- _WORK INSTRUCTION A_:
Please reproduce the physical therapy text starting with "Open communication is" and going on through "laser light therapy?", with "circulation" changed to "blood flow".
- _WORK INSTRUCTION B_:
Continue the physical therapy text, picking up after its last line.

- _TEXT FOR ANALYSIS_:

The Overlake Clinics Musculoskeletal Medicine team emphasizes a comprehensive approach combining therapeutic exercise, manual therapy, patient education, and multiple modes of treatment to enhance the recovery of our patients and return them to function in the shortest time possible. Treatment is provided by physical therapists.
Physical therapy (also physiotherapy) is a health profession that assesses and provides treatment to individuals for the development, maintenance, and restoration of movement and function throughout life. This includes providing treatment in circumstances where movement and function are threatened by aging, injury, disease or environmental factors.
Our physical therapists promote healing by reducing pain and inflammation, by increasing range of motion and strength, and by improving posture, body awareness and body mechanics.
We employ multiple treatment strategies such as therapeutic functional exercise, joint mobilizations, soft tissue release techniques, modalities, and education programs to help people recover from orthopedic surgeries, joint and soft tissue injuries/conditions, workplace injuries, auto injuries, and sports injuries.
What to Expect
Your course of physical therapy begins with a specialized and focused evaluation, which involves collecting information about the current problem as well as your general health and therapy goals. A physical exam is then conducted to assess the range of motion, neurological status, level of pain, strength, posture, flexibility, and ability to perform specific functional tasks. This visit generally lasts the majority of one hour.
After the initial evaluation visit, treatment visits will commence. Your treatment program will initially focus on reducing your symptoms and establishing a foundation for proper strengthening, endurance and flexibility. Once, the foundation is set, treatment sessions will progress steadily. It is of critical importance that you adhere to both your treatment schedule in the clinic and your home exercise program so that you increase the chance of recovering.
Since your understanding and participation is essential in achieving your goals, you will be taught strategies to take control of your body and the process of healing. Education is part of what we do as physical therapists. Expect to receive a written home program that will include flexibility, endurance, and strengthening techniques.
Open communication is vital between you and your therapist, and we encourage you to ask questions during your course of therapy.
- Electrical stimulation: Decreases pain, increases circulation and decreases swelling
- Electrical muscle stimulation (EMS): Increases muscle activity and contraction ability
- TENS unit: Home electrical stimulation unit designed to provide pain relief
- Traction: Applied to the cervical spine to reduce pressure on spinal segments, nerves or discs
- Ice pack/ice massage: Decreases pain and inflammation
- Laser light therapy (low-level laser therapy/cold laser therapy): Decreases pain, increases cellular activity and increases circulation
Frequently Asked Questions about Laser Light Therapy
What is laser light therapy?

- _STUDY MATERIAL_:
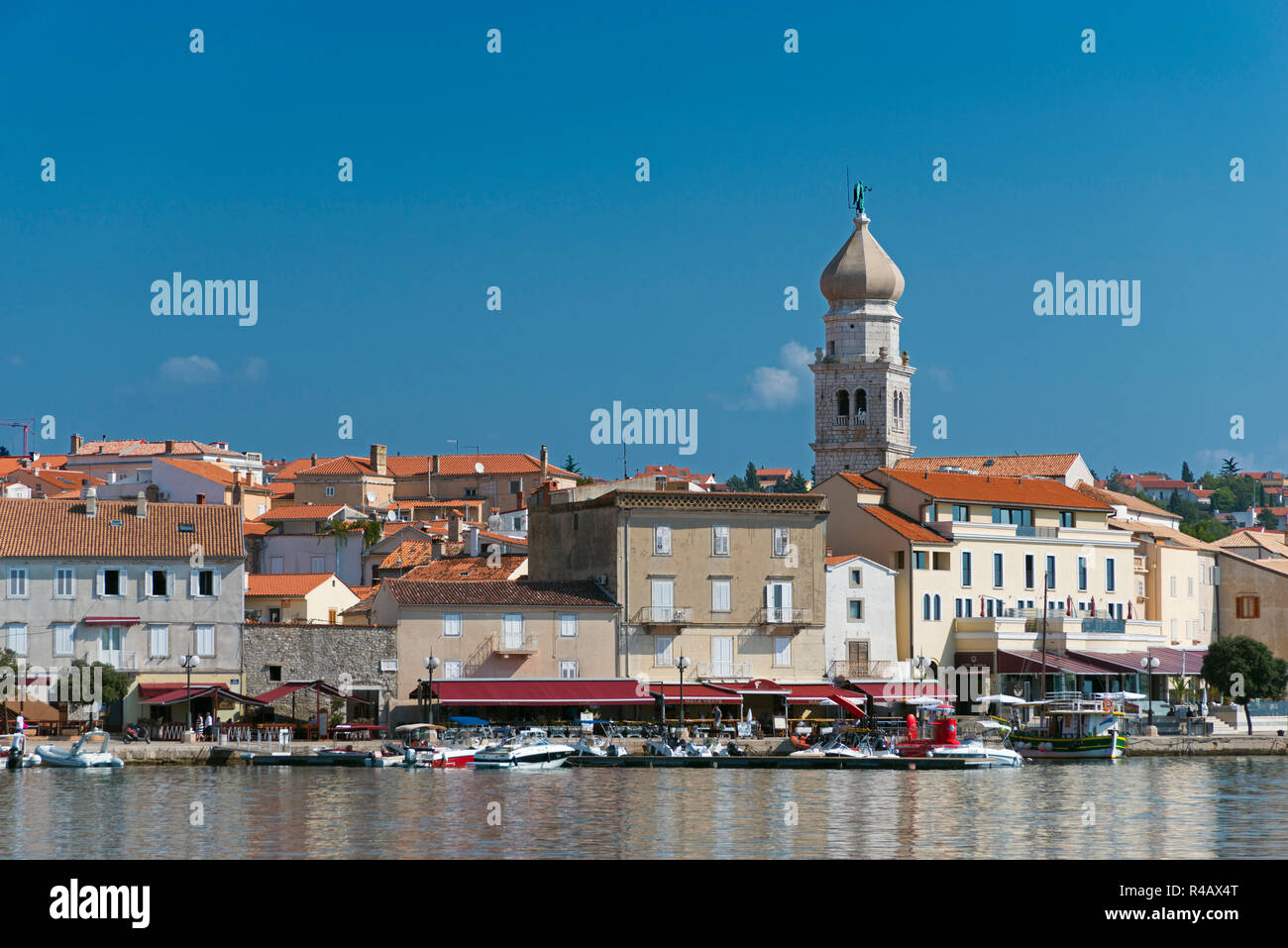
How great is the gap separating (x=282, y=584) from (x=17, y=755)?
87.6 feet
...
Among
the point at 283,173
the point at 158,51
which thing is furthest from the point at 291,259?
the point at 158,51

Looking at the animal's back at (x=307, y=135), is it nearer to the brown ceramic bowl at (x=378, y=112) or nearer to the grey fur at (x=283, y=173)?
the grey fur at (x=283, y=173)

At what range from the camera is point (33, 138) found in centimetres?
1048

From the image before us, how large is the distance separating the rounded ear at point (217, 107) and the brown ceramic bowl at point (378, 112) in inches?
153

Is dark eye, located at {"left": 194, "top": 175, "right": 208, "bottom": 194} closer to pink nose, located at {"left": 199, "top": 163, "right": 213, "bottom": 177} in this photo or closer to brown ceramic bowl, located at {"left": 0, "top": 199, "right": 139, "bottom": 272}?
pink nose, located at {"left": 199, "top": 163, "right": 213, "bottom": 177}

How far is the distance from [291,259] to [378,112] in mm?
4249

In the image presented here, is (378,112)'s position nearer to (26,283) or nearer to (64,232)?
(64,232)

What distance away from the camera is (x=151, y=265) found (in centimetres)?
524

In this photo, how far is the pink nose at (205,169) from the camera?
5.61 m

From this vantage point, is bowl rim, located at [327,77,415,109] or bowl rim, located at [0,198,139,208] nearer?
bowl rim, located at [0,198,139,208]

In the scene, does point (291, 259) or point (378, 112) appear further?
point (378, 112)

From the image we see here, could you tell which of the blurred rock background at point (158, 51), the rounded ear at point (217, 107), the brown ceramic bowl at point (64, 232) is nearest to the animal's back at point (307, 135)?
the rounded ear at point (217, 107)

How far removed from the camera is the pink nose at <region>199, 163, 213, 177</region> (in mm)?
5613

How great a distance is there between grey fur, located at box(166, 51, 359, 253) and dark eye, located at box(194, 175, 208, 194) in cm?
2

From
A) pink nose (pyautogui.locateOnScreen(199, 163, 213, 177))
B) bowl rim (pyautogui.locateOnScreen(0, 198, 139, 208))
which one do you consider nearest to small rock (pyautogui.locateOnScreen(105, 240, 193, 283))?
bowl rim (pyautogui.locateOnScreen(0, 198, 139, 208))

- _RESPONSE A_:
Open communication is vital between you and your therapist, and we encourage you to ask questions during your course of therapy.
- Electrical stimulation: Decreases pain, increases blood flow and decreases swelling
- Electrical muscle stimulation (EMS): Increases muscle activity and contraction ability
- TENS unit: Home electrical stimulation unit designed to provide pain relief
- Traction: Applied to the cervical spine to reduce pressure on spinal segments, nerves or discs
- Ice pack/ice massage: Decreases pain and inflammation
- Laser light therapy (low-level laser therapy/cold laser therapy): Decreases pain, increases cellular activity and increases blood flow
Frequently Asked Questions about Laser Light Therapy
What is laser light therapy?

- _RESPONSE B_:
Laser light therapy (LLT) also known as low-level laser therapy (LLLT) or cold laser therapy (CLT) is a treatment option that utilizes specific wavelengths of light (red and near infrared) to promote therapeutic healing. It is FDA cleared and is widely used by healthcare professionals and clinicians.
Who is a candidate for laser therapy?
It can be used for patients who suffer from a variety of acute and chronic conditions or injuries in order to help reduce pain and swelling as well as increase functionality.
What are some conditions commonly treated with laser therapy?
- Knee pain
- Rotator cuff/shoulder injuries
- Back pain
- Post-surgical conditions
- Carpal tunnel syndrome
- Muscle strains/pulls
- Hip bursitis
- Neck pain
- Plantar fasciitis/achilles tendonitis
- Tennis elbow
- Ankle sprains
What does research demonstrate?
- Enhances the repair of tissue
- Decreases post-surgical healing time
- Improves lymphatic drainage
- Reduces pain/inflammation
- Increases circulation
How does it work?
Laser light therapy is delivered directly over the injured area for 30 seconds to several minutes, depending on the size of the area being treated and the dose of energy provided by the laser unit. During this time, the beams of light emitted from the laser pass through the layers of the skin to the target area. When cells absorb the light energy, a series of events are initiated in the cells to help normalize damaged or injured tissue and regenerate faster. This helps to reduce pain, inflammation and swelling which can speed up the process of healing.
Does it hurt? What does the laser feel like?
You will no experience pain with laser treatment. Patients typically report feeling a small amount of tingling, coolness or warmth.
How long does each treatment session take?
The typical course of treatment is up to 10 minutes per area being treated.
How many treatments does it take?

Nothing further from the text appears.